Despite the time commitment and uncertainty, I’ve seen firsthand the change that a new school can bring. In my case, I had already been through it with my two older sons. For my boys, I must have applied to twenty schools, but having them attend better options was worth the work.

My middle son now attends LAUSD’s Diego Rivera Learning Complex. Once I moved him to Diego Rivera, I saw an immediate difference in his attitude and an improvement in his school work. Now a tenth grader, his grades have gone up, he has become more responsible, and he is excited to go to school every day. My eldest son graduated from Southeast High School in June and has just begun his college career at Pomona College.

I’m proud of my boys, and like every parent, I want all of my kids to have the best education possible. For my daughter, I want her to attend an excellent middle school, graduate from a great high school, and go to college. She wants to be a doctor, and has always done well academically. Teachers have pulled me aside and told me that she has a lot of potential. I couldn’t bear for her to stay in a school where she didn’t feel safe.

As I continued my search, I thought about contacting family members in other districts, I signed up for more waiting lists, and I talked to friends with kids my daughter’s age. Since there is no system for easily comparing different public school options, it’s up to individual parents to just try to figure things out on their own. As it got later in summer I grew more and more concerned, but I kept up the phone calls and school visits.

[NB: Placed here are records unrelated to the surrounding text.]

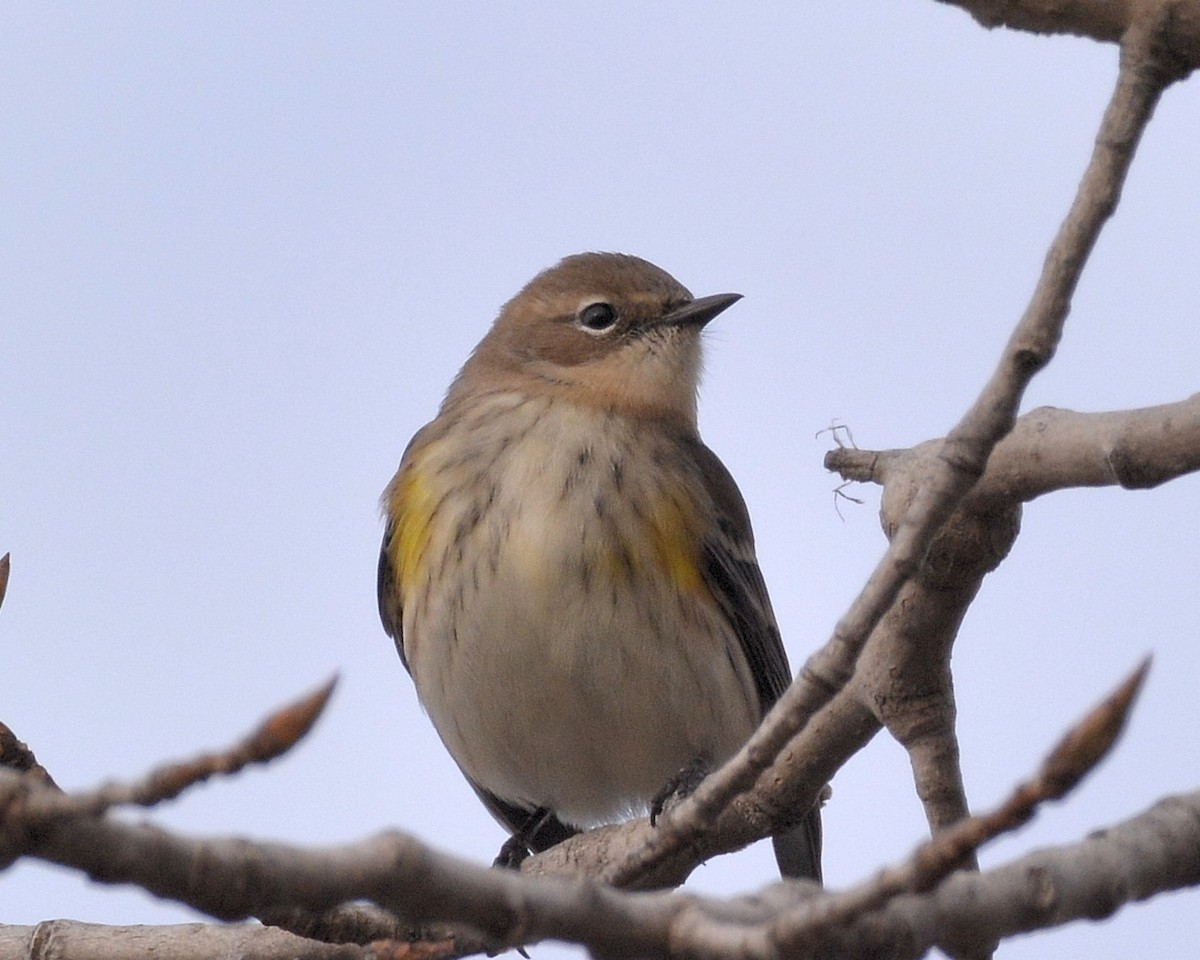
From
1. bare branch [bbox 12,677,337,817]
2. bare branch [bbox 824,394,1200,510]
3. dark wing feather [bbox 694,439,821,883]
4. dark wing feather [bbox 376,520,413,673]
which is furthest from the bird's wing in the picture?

With time passing and no new school nailed down, I spoke to my sister in law, who had worked with a program called Choice4LA, which is run by the nonprofit Parent Revolution to help families navigate their school choices. She recommended that I contact them, and I reached out.

Together with a Parent Revolution organizer, I researched schools in South Gate, Huntington Park, Lynwood, and Compton. We looked into everything and tried to find seats at traditional district schools, magnet schools, charter schools, even a pilot school.

Even though I had applied to many schools and had been placed on multiple waitlists, nothing opened up. So, with a heavy heart I sent her off to her original neighborhood school for her first day. Then, just three days later, I got a call that felt like a miracle. My daughter was accepted into a different middle school, one that performs better than the neighborhood school and one where she will feel safe.

On her first day in the new school, I went to wake her up at 6:30 am and found her wide awake, excited to have a fresh start.

I’ve lived in the same house in South LA for almost twenty years, and my husband and I are raising three children in a close-knit community. There’s so much talk among parents who share information about what is good and what’s not good in the local schools.

In those talks, I’ve spoken to so many parents who feel like they don’t have a voice, who feel like they have no power. I wish that it didn’t matter where you live, that all students could have their choice of excellent schools.

I am lucky that I have the time to go to different schools in person, to call and get updates about my daughter’s position on waitlists, to be able to research and compare scores and gather information. I am also lucky that I happened to find an advocate to work with me through the process. But not every family can take all of those steps, and I worry about the families who get stuck on waitlists year after year without getting into a new school.

Now that I know my daughter is happy with the school she is attending, I can breathe again. I am looking forward to her being in a better school, and making new friends, and pursuing her goal of becoming a doctor.

At the end of the day, I feel lucky. There are many good choices in LAUSD, but those choices aren’t much good if families can’t get their children into first-rate schools. But at least for now, my daughter is happy after her first couple weeks in her new middle school. My next challenge? Finding her an excellent high school.

Patricia Rivera is a mother of three living in South Los Angeles.